Travail demandé -
Transcrivez le passage de la proposition de loi sur les violences lors des manifestations sportives, depuis « EXPOSÉ DES MOTIFS » jusqu'à « une vingtaine d'années. » inclus.

N° 2999 - Proposition de loi de M. Claude Goasguen relative à la prévention des violences lors des manifestations sportives




 

N° 2999

ASSEMBLÉE NATIONALE

CONSTITUTION DU 4 OCTOBRE 1958

DOUZIÈME LÉGISLATURE

Enregistré à la Présidence de l'Assemblée nationale le 29 mars 2006.

PROPOSITION DE LOI

relative à la prévention des violences
lors des
manifestations sportives,

(Renvoyée à la commission des lois constitutionnelles, de la législation et de l'administration
générale de la République, à défaut de constitution d'une commission spéciale dans les délais
prévus par les articles 30 et 31 du Règlement.)

PRÉSENTÉE

par MM. Claude GOASGUEN, Dominique TIAN,
Jean-Marie GEVEAUX, Jean-Jacques GAULTIER,
Dominique JUILLOT et Bernard DEPIERRE

Addition de signature :
M. Hugues Martin

Députés.

EXPOSÉ DES MOTIFS

Mesdames, Messieurs,

Apparu en Grande-Bretagne puis en Allemagne, aux Pays-Bas, en Belgique et en Italie dans les années 1970, le hooliganisme s'est véritablement manifesté en France voici une vingtaine d'années.

L'importance des troubles, agressions et dégradations constatés de manière répétée à l'occasion de rencontres de football et l'ampleur des dispositifs de sécurité publique qu'il convient de déployer fréquemment montrent l'acuité des risques.

Certes, le législateur a déjà eu l'occasion de se pencher sur cette question et a inséré dans la loi n° 84-610 du 16 juillet 1984 relative à l'organisation et à la promotion des activités physiques et sportives un ensemble de dispositions visant à prévenir et réprimer les violences commises à l'occasion des manifestations sportives. Codifiées dans le titre X de cette loi, elles visent à renforcer la sécurité des équipements et des manifestations sportives.

Données fournies -

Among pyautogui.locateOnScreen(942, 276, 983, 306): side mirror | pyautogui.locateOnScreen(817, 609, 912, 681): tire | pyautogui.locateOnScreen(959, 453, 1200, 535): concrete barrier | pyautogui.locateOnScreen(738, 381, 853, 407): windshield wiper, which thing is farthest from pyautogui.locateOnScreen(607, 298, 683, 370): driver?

Résultat attendu -
EXPOSÉ DES MOTIFS

Mesdames, Messieurs,

Apparu en Grande-Bretagne puis en Allemagne, aux Pays-Bas, en Belgique et en Italie dans les années 1970, le hooliganisme s'est véritablement manifesté en France voici une vingtaine d'années.